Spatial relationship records
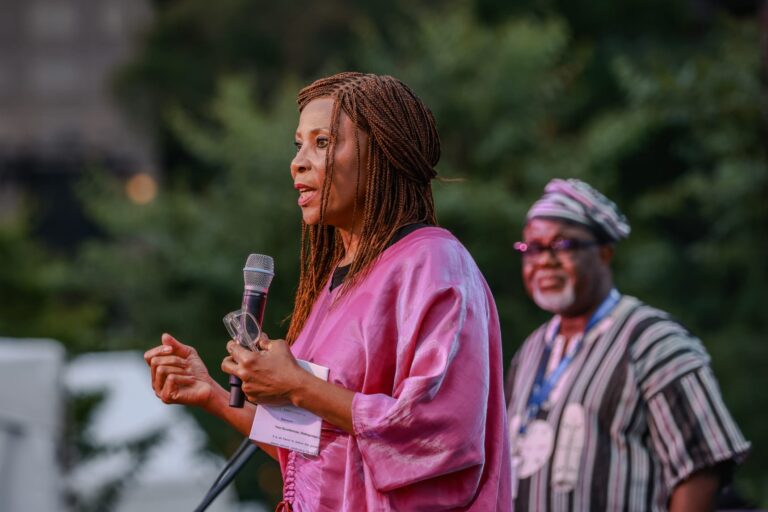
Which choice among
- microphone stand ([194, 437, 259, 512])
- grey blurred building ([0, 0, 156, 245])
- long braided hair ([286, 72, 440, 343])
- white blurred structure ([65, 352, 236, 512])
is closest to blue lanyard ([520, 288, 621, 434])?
microphone stand ([194, 437, 259, 512])

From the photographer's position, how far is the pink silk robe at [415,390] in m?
2.10

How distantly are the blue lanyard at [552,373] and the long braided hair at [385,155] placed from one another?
1.46 meters

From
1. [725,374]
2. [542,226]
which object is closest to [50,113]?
[725,374]

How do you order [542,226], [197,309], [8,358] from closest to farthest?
[542,226] < [8,358] < [197,309]

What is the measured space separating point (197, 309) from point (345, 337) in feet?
41.6

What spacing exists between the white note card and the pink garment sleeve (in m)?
0.12

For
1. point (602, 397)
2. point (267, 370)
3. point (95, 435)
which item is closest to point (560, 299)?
point (602, 397)

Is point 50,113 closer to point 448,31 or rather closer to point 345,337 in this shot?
point 448,31

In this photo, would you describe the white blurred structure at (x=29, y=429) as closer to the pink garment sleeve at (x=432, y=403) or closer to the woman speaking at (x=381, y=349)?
the woman speaking at (x=381, y=349)

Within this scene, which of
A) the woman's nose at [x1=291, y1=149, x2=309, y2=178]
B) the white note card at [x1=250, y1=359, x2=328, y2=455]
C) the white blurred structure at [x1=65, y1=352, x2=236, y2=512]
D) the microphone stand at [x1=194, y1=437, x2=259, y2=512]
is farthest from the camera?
the white blurred structure at [x1=65, y1=352, x2=236, y2=512]

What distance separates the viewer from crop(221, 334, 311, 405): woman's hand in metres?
2.14

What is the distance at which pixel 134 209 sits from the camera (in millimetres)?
16297

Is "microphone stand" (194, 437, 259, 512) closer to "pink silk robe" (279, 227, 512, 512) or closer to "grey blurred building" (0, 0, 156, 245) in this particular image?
"pink silk robe" (279, 227, 512, 512)

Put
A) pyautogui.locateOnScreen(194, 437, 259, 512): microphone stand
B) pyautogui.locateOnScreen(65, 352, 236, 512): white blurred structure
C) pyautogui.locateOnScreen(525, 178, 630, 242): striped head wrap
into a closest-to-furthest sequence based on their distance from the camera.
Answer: pyautogui.locateOnScreen(194, 437, 259, 512): microphone stand
pyautogui.locateOnScreen(525, 178, 630, 242): striped head wrap
pyautogui.locateOnScreen(65, 352, 236, 512): white blurred structure
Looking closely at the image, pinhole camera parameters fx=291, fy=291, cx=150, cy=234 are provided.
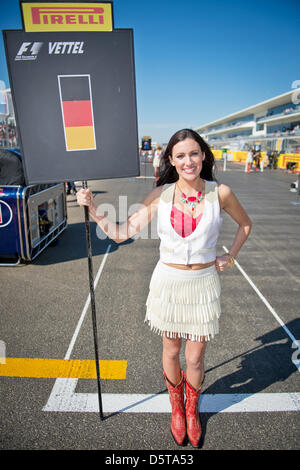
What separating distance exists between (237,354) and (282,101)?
6092cm

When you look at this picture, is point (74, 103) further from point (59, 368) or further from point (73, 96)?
point (59, 368)

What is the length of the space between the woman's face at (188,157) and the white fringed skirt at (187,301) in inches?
24.9

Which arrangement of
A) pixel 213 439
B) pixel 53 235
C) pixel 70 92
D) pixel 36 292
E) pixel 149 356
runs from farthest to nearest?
1. pixel 53 235
2. pixel 36 292
3. pixel 149 356
4. pixel 213 439
5. pixel 70 92

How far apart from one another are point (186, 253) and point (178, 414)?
122 centimetres

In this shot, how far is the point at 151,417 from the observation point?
7.33 ft

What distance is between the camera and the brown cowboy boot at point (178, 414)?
2.05m

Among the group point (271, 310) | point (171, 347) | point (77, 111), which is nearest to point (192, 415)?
point (171, 347)

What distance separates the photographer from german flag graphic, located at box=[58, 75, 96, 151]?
1721 millimetres

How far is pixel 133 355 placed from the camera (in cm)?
291

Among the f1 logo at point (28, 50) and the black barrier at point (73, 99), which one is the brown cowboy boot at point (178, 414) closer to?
the black barrier at point (73, 99)

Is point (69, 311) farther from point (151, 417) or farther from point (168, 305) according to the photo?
point (168, 305)

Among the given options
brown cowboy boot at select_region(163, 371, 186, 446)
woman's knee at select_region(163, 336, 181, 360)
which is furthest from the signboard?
brown cowboy boot at select_region(163, 371, 186, 446)

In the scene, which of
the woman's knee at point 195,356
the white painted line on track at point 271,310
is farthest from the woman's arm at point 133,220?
the white painted line on track at point 271,310
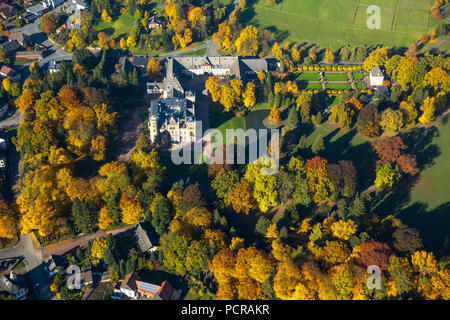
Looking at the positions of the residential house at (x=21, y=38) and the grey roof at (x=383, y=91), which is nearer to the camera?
the grey roof at (x=383, y=91)

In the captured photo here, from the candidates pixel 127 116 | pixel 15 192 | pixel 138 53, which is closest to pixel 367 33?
pixel 138 53

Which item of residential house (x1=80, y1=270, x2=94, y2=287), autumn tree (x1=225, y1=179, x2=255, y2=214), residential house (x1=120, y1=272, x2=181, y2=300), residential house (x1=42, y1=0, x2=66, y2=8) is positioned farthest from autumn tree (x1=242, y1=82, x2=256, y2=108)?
residential house (x1=42, y1=0, x2=66, y2=8)

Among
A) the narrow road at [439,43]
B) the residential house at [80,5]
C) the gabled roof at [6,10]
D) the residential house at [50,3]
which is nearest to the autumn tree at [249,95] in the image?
the narrow road at [439,43]

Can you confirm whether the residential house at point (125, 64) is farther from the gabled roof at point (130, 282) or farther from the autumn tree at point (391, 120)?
the autumn tree at point (391, 120)

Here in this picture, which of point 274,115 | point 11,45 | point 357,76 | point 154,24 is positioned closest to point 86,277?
point 274,115

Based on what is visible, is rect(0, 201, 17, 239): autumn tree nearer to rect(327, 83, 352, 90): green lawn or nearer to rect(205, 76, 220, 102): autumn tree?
rect(205, 76, 220, 102): autumn tree
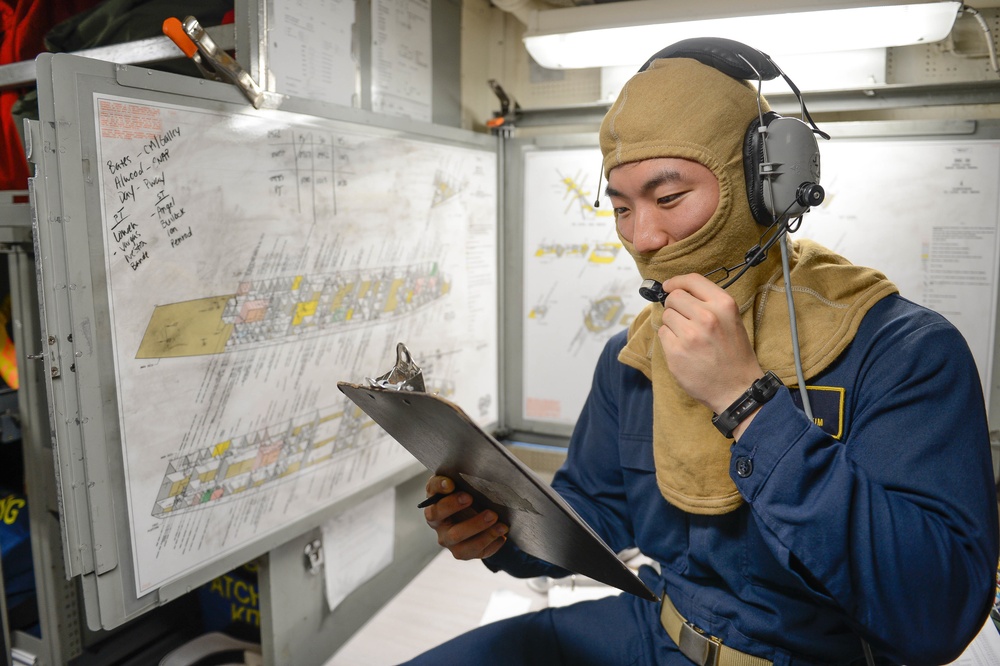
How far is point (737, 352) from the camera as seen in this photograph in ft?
2.72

▸ **The request**:
Reproduce the records verbatim, omitting all images they contain.

▸ **Correct answer**:
Which choice among
- microphone stand ([194, 437, 259, 512])
- grey blurred building ([0, 0, 156, 245])
- long braided hair ([286, 72, 440, 343])
- white blurred structure ([65, 352, 236, 512])
is closest to blue lanyard ([520, 288, 621, 434])?
microphone stand ([194, 437, 259, 512])

From the photographer's position, how far is the pink silk robe at [415,390] in m?
2.10

How distantly are the blue lanyard at [552,373] and the long braided hair at [385,155] placed from one another?
1.46 meters

From
1. [725,374]
2. [542,226]
which object is closest to [50,113]?
[725,374]

How do you order [542,226], [197,309], [8,358] from closest to farthest?
[542,226] < [8,358] < [197,309]

What is the measured space separating point (197, 309) from point (345, 337) in feet?
41.6

What spacing exists between the white note card and the pink garment sleeve (in m)?
0.12

For
1. point (602, 397)
2. point (267, 370)
3. point (95, 435)
which item is closest to point (560, 299)?
point (602, 397)

Is point 50,113 closer to point 448,31 or rather closer to point 345,337 in this shot?
point 448,31

In this photo, would you describe the white blurred structure at (x=29, y=429) as closer to the pink garment sleeve at (x=432, y=403) or closer to the woman speaking at (x=381, y=349)?
the woman speaking at (x=381, y=349)

Within this scene, which of
A) the woman's nose at [x1=291, y1=149, x2=309, y2=178]
B) the white note card at [x1=250, y1=359, x2=328, y2=455]
C) the white blurred structure at [x1=65, y1=352, x2=236, y2=512]
D) the microphone stand at [x1=194, y1=437, x2=259, y2=512]
is farthest from the camera?
the white blurred structure at [x1=65, y1=352, x2=236, y2=512]

What distance separates the viewer from crop(221, 334, 311, 405): woman's hand in metres?
2.14

What is the distance at which pixel 134 209 sits from the camera (in millimetres)?
16297

Is "microphone stand" (194, 437, 259, 512) closer to "pink silk robe" (279, 227, 512, 512) or closer to "grey blurred building" (0, 0, 156, 245) in this particular image?
"pink silk robe" (279, 227, 512, 512)

Put
A) pyautogui.locateOnScreen(194, 437, 259, 512): microphone stand
B) pyautogui.locateOnScreen(65, 352, 236, 512): white blurred structure
C) pyautogui.locateOnScreen(525, 178, 630, 242): striped head wrap
into a closest-to-furthest sequence based on their distance from the camera.
Answer: pyautogui.locateOnScreen(194, 437, 259, 512): microphone stand
pyautogui.locateOnScreen(525, 178, 630, 242): striped head wrap
pyautogui.locateOnScreen(65, 352, 236, 512): white blurred structure
Looking closely at the image, pinhole camera parameters fx=291, fy=291, cx=150, cy=234 are provided.
What separating distance exists between (237,354) and (282,101)?
6092cm

When you look at this picture, is point (74, 103) further from point (59, 368) or further from point (73, 96)?
point (59, 368)

What is the length of the space between the woman's face at (188,157) and the white fringed skirt at (187,301) in inches?
24.9

Which arrangement of
A) pixel 213 439
B) pixel 53 235
C) pixel 70 92
D) pixel 36 292
E) pixel 149 356
runs from farthest to nearest?
1. pixel 53 235
2. pixel 36 292
3. pixel 149 356
4. pixel 213 439
5. pixel 70 92

How far apart from one another are point (186, 253) and point (178, 414)?
122 centimetres

In this shot, how far is the point at 151,417 from the observation point?
7.33 ft

What distance is between the camera and the brown cowboy boot at point (178, 414)?
2.05m

Among the group point (271, 310) | point (171, 347) | point (77, 111), which is nearest to point (192, 415)?
point (171, 347)

What distance separates the photographer from german flag graphic, located at box=[58, 75, 96, 151]?
1721 millimetres

How far is pixel 133 355 placed from the camera (in cm)?
291

Among the f1 logo at point (28, 50) and the black barrier at point (73, 99), which one is the brown cowboy boot at point (178, 414) closer to?
the black barrier at point (73, 99)

Is point (69, 311) farther from point (151, 417) or farther from point (168, 305) according to the photo?
point (168, 305)

Among the given options
brown cowboy boot at select_region(163, 371, 186, 446)
woman's knee at select_region(163, 336, 181, 360)
which is furthest from the signboard?
brown cowboy boot at select_region(163, 371, 186, 446)

In the scene, which of
the woman's knee at point 195,356
the white painted line on track at point 271,310
is farthest from the woman's arm at point 133,220?
the white painted line on track at point 271,310
Looking at the positions of the residential house at (x=21, y=38) and the grey roof at (x=383, y=91), which is nearer to the camera?
the grey roof at (x=383, y=91)

In the captured photo here, from the candidates pixel 127 116 | pixel 15 192 | pixel 138 53, which is closest to pixel 367 33?
pixel 138 53

Which item of residential house (x1=80, y1=270, x2=94, y2=287), autumn tree (x1=225, y1=179, x2=255, y2=214), residential house (x1=120, y1=272, x2=181, y2=300), residential house (x1=42, y1=0, x2=66, y2=8) is positioned farthest from autumn tree (x1=242, y1=82, x2=256, y2=108)?
residential house (x1=42, y1=0, x2=66, y2=8)

Among
A) the narrow road at [439,43]
B) the residential house at [80,5]
C) the gabled roof at [6,10]
D) the residential house at [50,3]
which is nearest to the autumn tree at [249,95] in the image?
the narrow road at [439,43]

Can you confirm whether the residential house at point (125, 64) is farther from the gabled roof at point (130, 282) or farther from the autumn tree at point (391, 120)?
the autumn tree at point (391, 120)

Here in this picture, which of point 274,115 | point 11,45 | point 357,76 | point 154,24 is positioned closest to point 86,277?
point 274,115

Based on what is visible, is rect(0, 201, 17, 239): autumn tree nearer to rect(327, 83, 352, 90): green lawn or nearer to rect(205, 76, 220, 102): autumn tree?
rect(205, 76, 220, 102): autumn tree
How far is point (737, 352) from the camera as seen in this photograph in ft?
2.72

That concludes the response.